## GIVEN REQUEST
Format the entries below as a JSON list of strings, with one string for each line and blank lines left out.

>> START MATERIALS PROVIDED

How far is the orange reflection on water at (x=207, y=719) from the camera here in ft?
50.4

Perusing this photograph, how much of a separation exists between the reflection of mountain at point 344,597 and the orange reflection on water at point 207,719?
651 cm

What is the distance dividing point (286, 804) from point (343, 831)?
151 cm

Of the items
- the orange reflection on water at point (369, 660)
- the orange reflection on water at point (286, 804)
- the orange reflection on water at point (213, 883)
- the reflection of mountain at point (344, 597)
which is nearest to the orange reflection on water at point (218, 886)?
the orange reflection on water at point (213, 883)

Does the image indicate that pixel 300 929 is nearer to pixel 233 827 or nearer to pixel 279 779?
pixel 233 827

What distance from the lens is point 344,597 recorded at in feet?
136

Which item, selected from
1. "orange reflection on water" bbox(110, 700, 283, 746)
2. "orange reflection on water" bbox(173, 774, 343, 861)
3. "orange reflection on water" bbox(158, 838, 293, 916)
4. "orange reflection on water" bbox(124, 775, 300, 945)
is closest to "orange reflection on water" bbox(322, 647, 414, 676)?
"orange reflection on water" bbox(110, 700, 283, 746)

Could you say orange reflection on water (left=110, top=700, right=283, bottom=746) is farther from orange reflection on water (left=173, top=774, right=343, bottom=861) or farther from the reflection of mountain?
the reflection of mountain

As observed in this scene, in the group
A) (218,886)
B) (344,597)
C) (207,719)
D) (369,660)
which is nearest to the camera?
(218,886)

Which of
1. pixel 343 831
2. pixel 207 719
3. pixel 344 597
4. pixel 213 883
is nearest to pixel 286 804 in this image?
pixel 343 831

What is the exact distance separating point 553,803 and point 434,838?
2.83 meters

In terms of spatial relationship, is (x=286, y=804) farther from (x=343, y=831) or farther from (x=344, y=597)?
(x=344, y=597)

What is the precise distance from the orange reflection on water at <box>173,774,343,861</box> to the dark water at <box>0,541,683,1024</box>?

>> END MATERIALS PROVIDED

## SOLUTION TO THIS EXERCISE
[
  "How far is the orange reflection on water at (x=207, y=719) from the camera here in ft?",
  "50.4",
  "Perusing this photograph, how much of a separation exists between the reflection of mountain at point 344,597 and the orange reflection on water at point 207,719?",
  "651 cm",
  "What is the distance dividing point (286, 804) from point (343, 831)?",
  "151 cm",
  "Of the items",
  "- the orange reflection on water at point (369, 660)",
  "- the orange reflection on water at point (286, 804)",
  "- the orange reflection on water at point (213, 883)",
  "- the reflection of mountain at point (344, 597)",
  "which is nearest to the orange reflection on water at point (218, 886)?",
  "the orange reflection on water at point (213, 883)",
  "Does the image indicate that pixel 300 929 is nearer to pixel 233 827 or nearer to pixel 279 779?",
  "pixel 233 827",
  "What distance from the lens is point 344,597 recorded at in feet?",
  "136",
  "Which item, selected from",
  "1. \"orange reflection on water\" bbox(110, 700, 283, 746)",
  "2. \"orange reflection on water\" bbox(173, 774, 343, 861)",
  "3. \"orange reflection on water\" bbox(158, 838, 293, 916)",
  "4. \"orange reflection on water\" bbox(124, 775, 300, 945)",
  "is closest to \"orange reflection on water\" bbox(322, 647, 414, 676)?",
  "\"orange reflection on water\" bbox(110, 700, 283, 746)",
  "Could you say orange reflection on water (left=110, top=700, right=283, bottom=746) is farther from orange reflection on water (left=173, top=774, right=343, bottom=861) or farther from the reflection of mountain?",
  "the reflection of mountain",
  "As observed in this scene, in the group",
  "A) (218,886)",
  "B) (344,597)",
  "C) (207,719)",
  "D) (369,660)",
  "which is nearest to the camera?",
  "(218,886)",
  "Which of",
  "1. pixel 343 831",
  "2. pixel 207 719",
  "3. pixel 344 597",
  "4. pixel 213 883",
  "is nearest to pixel 286 804 in this image?",
  "pixel 343 831",
  "What is the exact distance separating point 553,803 and point 434,838?",
  "2.83 meters",
  "In terms of spatial relationship, is (x=286, y=804) farther from (x=343, y=831) or farther from (x=344, y=597)?",
  "(x=344, y=597)",
  "What is the precise distance from the orange reflection on water at <box>173,774,343,861</box> to the dark water at <box>0,541,683,1024</box>?"
]